この件で捜査が進み、過去に起訴された容疑者の内4人、リム・ジェニー、ウーン・グオ・ジエ・アーロン、ウェイ・ザオルン・アラン、リー・ミンに追加の容疑がかけられました。
リム、ウーン、ウェイの3人はアペリア・グループ傘下企業の主要役員で、Dell、Supermicro、ASUSの3社からサーバーを購入する際に、アペリア・グループ傘下企業にサーバーを供給するという虚偽の説明を共謀して行ったとされています。
この3人が新たに資金洗浄の容疑でも起訴されました。リムとウーンは個人の銀行口座に120万シンガポールドル(約1億5000万円)を貯蓄していましたが、このうち約100万シンガポールドル(約1億2000万円)は犯罪で得た収益だと見なされています。ウェイは約5500万シンガポールドルを高級住宅の購入資金に充て、資金洗浄を働いた疑いが持たれました。
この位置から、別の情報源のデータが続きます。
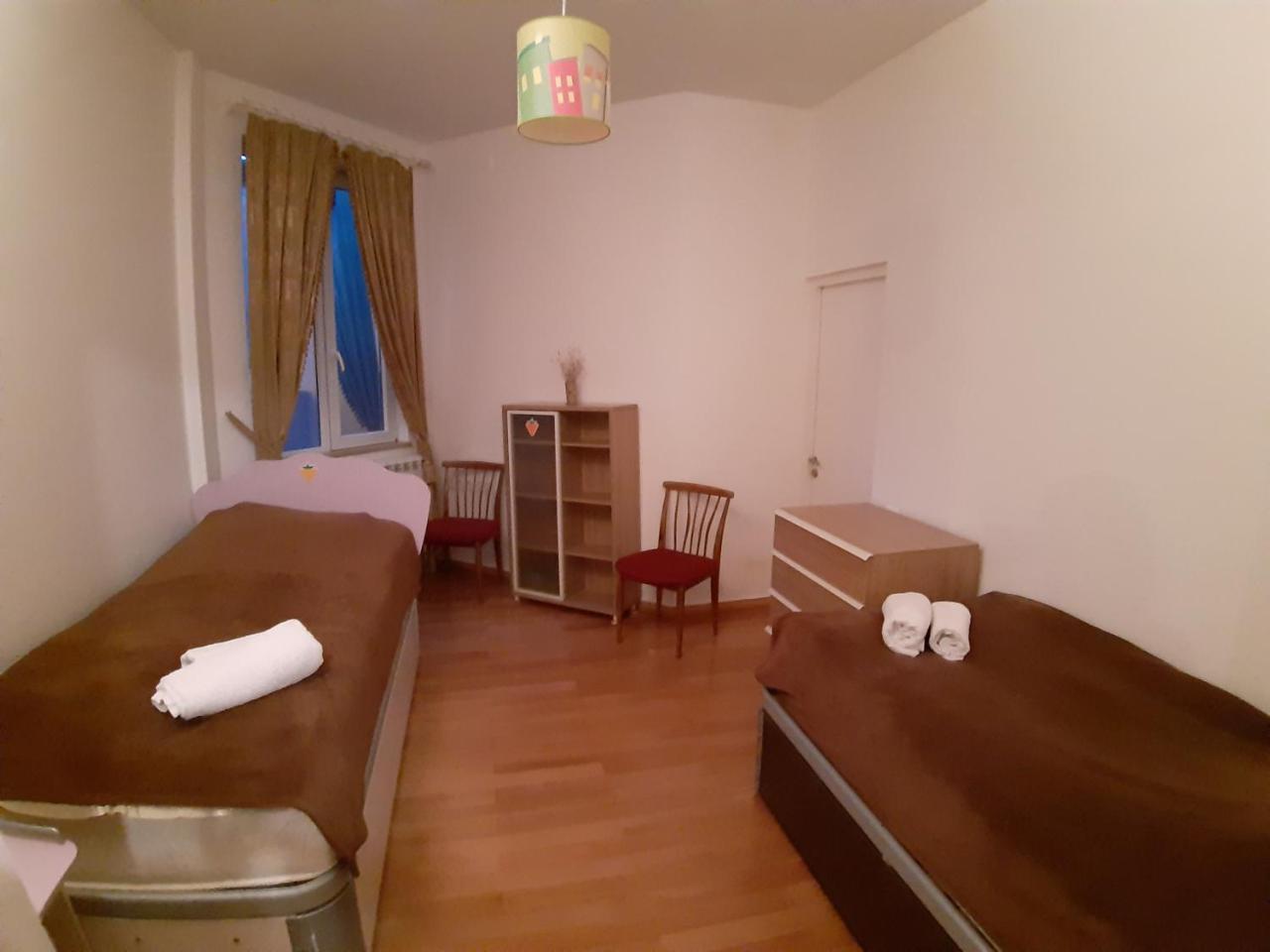 Belleview Apartments 트빌리시 외부 사진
報道によると、ウェイが資金洗浄のために購入した住宅はチー・フーン・アベニュー12番地に位置しているとのことです。
リーはラグジュアリーエイト・ユア・ライフという企業の経営者で、Supermicroに対しサーバーを自社で保有して他企業にリースするという虚偽の説明を行った疑いが持たれています。後の捜査で、リーはラグジュアリーエイト・ユア・ライフの従業員であると偽った疑いや、権限のない他人が他社の銀行口座にアクセスするのを手助けした疑いがかけられました。
詐欺罪で有罪判決を受けた場合、4人は最高20年の拘禁刑ならびに罰金刑を科される可能性があります。また、アペリア・グループとラグジュアリーエイト・ユア・ライフも同様に詐欺罪で起訴されており、罰金刑を科される可能性があります。
リム、ウーン、ウェイが資金洗浄の罪で有罪判決を受けた場合、最長10年の拘禁刑、最大50万シンガポールドル(約6000万円)、またはその両方を科される可能性があります。

シンガポール警察は「我々はこうした犯罪に対して一切容赦しない姿勢をとっており、企業であろうと個人であろうと、法律に違反する者に対しては断固として対処し、法の支配に支えられた信頼できるグローバル金融・ビジネスハブとしてのシンガポールの健全性を守ります」と伝えました。